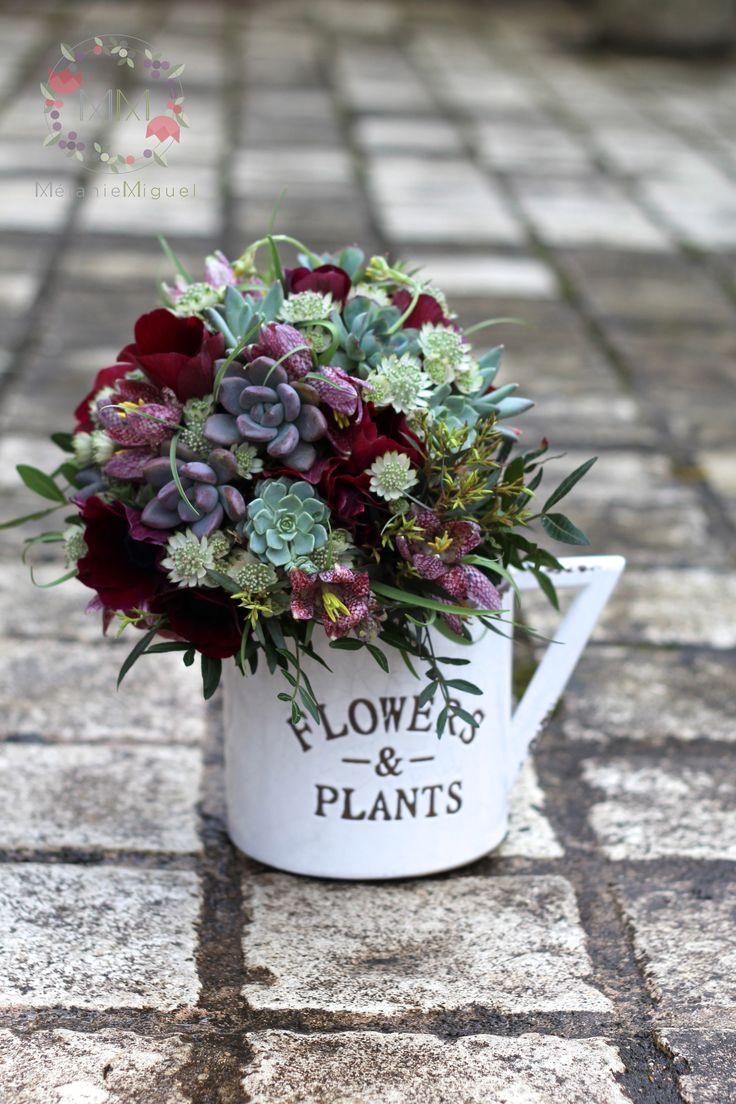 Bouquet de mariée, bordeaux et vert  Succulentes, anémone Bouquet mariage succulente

━━━

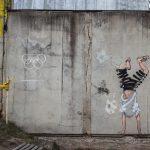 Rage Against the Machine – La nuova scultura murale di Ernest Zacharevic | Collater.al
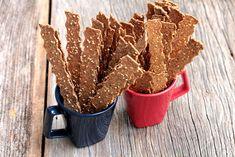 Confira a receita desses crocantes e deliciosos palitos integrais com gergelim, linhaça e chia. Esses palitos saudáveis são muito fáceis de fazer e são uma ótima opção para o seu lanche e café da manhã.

━━━

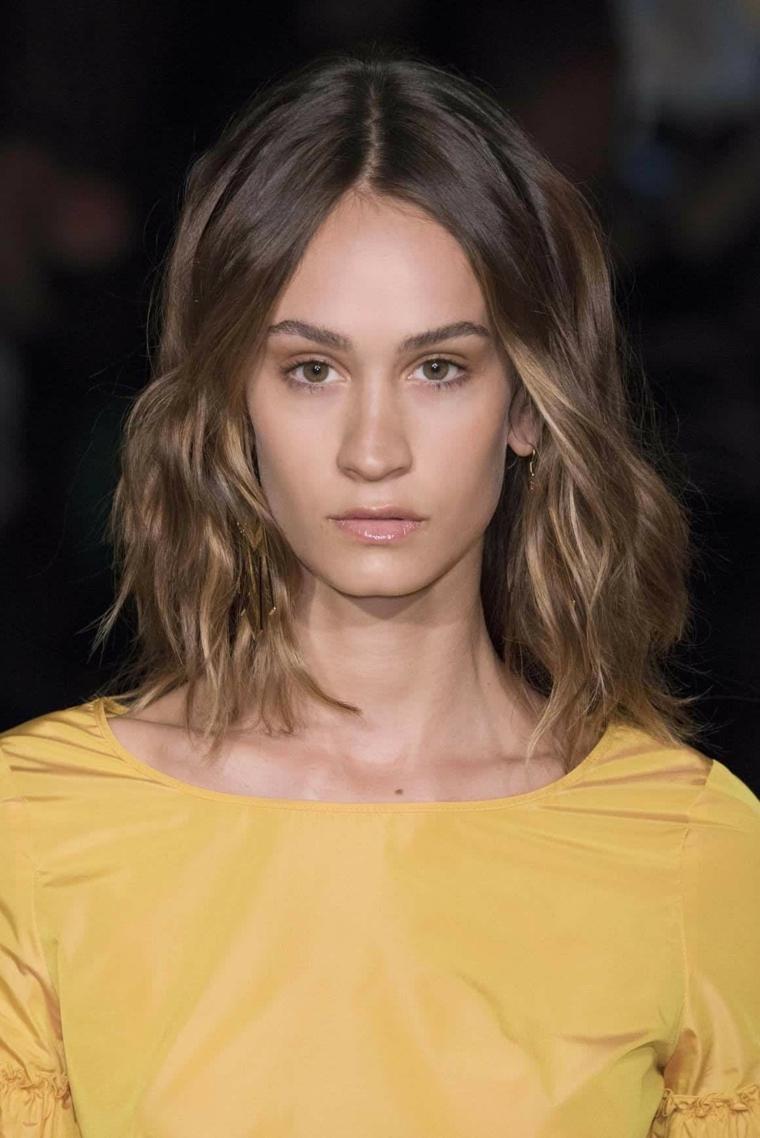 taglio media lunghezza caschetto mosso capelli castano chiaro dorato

━━━

* ABOUT THIS TASK:
Only one part of the material above is wanted: the lines from the one with "Rage Against the" up to and including the one with "Confira a receita". Please copy them exactly, pictures left out.

* FINISHED EXERCISE:
 Rage Against the Machine – La nuova scultura murale di Ernest Zacharevic | Collater.al
 Confira a receita desses crocantes e deliciosos palitos integrais com gergelim, linhaça e chia. Esses palitos saudáveis são muito fáceis de fazer e são uma ótima opção para o seu lanche e café da manhã.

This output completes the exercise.